Received for publication March 17, 1994. Accepted for publication June 20, 1994. Address for reprints: Caretta Quintilio, MD, Via G. Giolitti 198, 00185 Roma, Italy.
Abstract
Myocardial distribution of cardioplegic solution infused by combined antegrade/retrograde routes was assessed with mocardial contrast echocardiography in 18 patients with chronic stable angina and three-vessel disease undergoing elective coronary artery bypass grafting. Overall myocardial opacification was significantly greater in retrograde than in antegrade cardioplegia (77.7% ± 13.4 % versus 59.1 % ± 15.7%; p = 0.0009). The difference was affected by collateral circulation, as pointed out by the significant interaction between coronary collateral circulation and percent of myocardial opacification after antegrade and retrograde cardioplegia (p = 0.002). When we performed multiple comparisons, in patients with good collaterals the opacification difference between antegrade and retrograde cardioplegia was not statistically significant (66.4% ± 10.2% versus 76.0% ± 15.2%; p = not significant), whereas in patients with poor collaterals myocardial opacification during retrograde cardioplegia was significantly greater (44.3% ± 15.0% versus 81.2% ± 9.0%; p < 0.02).
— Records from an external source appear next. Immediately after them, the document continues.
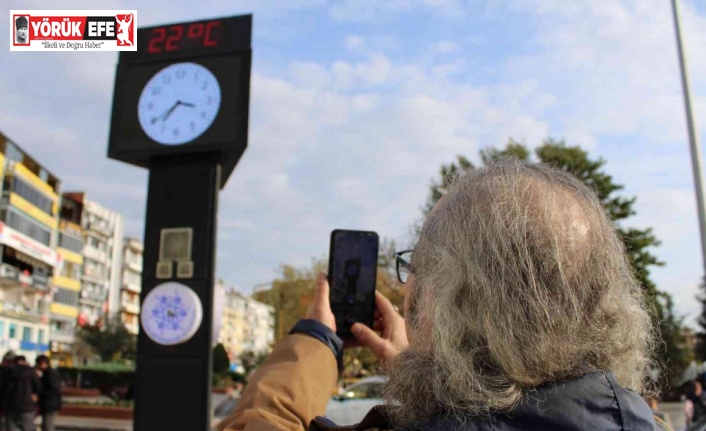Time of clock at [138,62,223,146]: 3:37
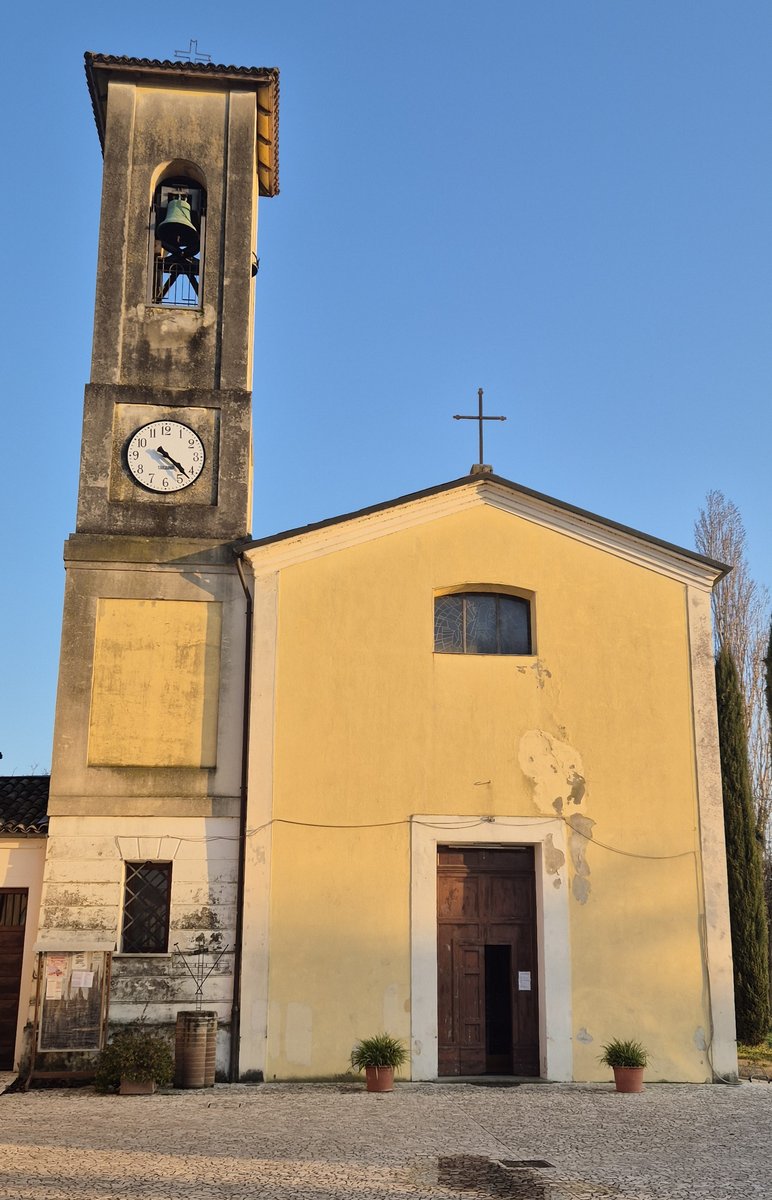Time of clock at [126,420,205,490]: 4:22
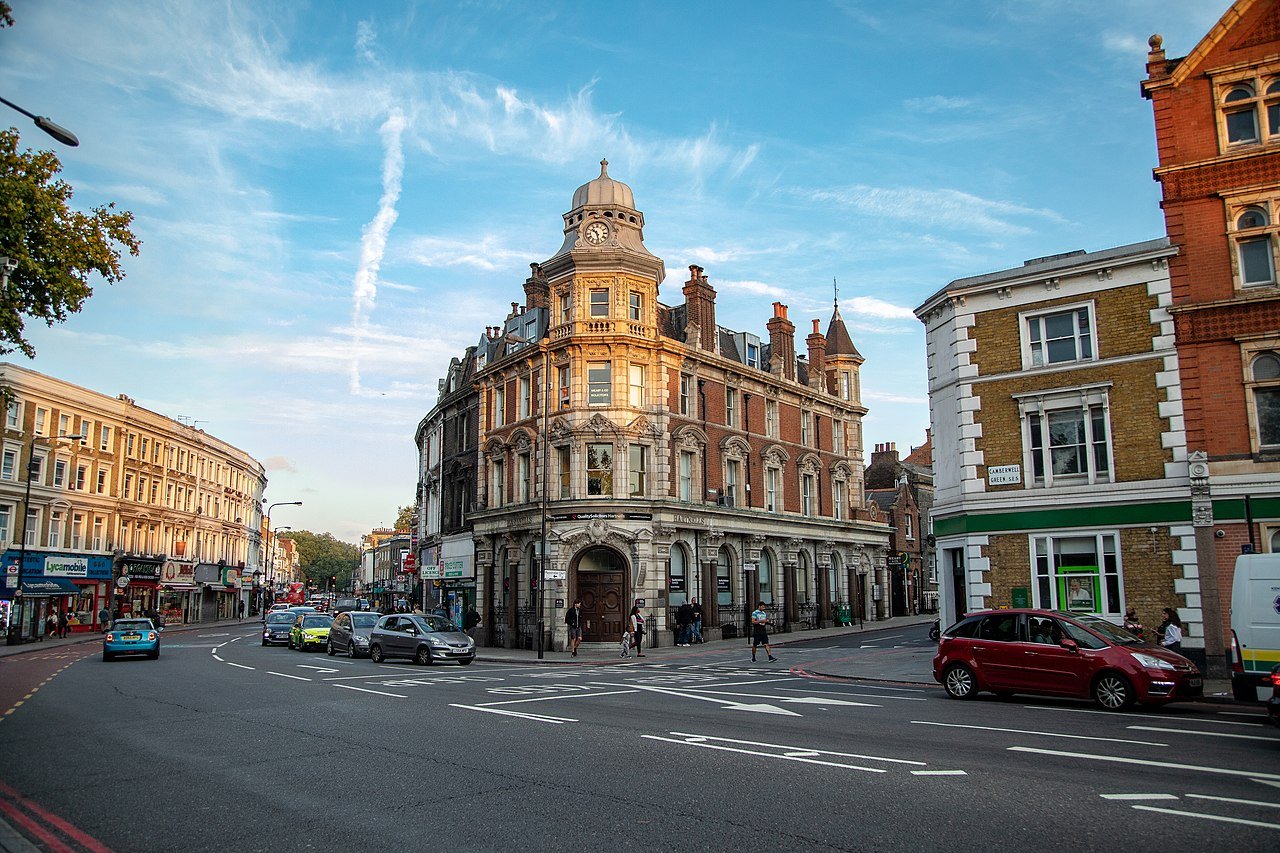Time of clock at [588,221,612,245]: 10:28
During antegrade cardioplegia, patients with poor collaterals showed a lower degree of myocardial opacification than patients with good collaterals (44.3% ± 15.0% versus 66.4% ± 10.2%; p < 0.01). Our results show that retrograde cardioplegia in patients undergoing elective coronary artery bypass grafting offers no advantage over antegrade cardioplegia when collateral circulation is well developed. On the other hand, conventional aortic root infusion may not provide adequate myocardial protection in the subset of patients with significantly narrowed or occluded coronary arteries and poor collaterals. (J THORACCARDIOVASCSURG1995; 109: 439-47).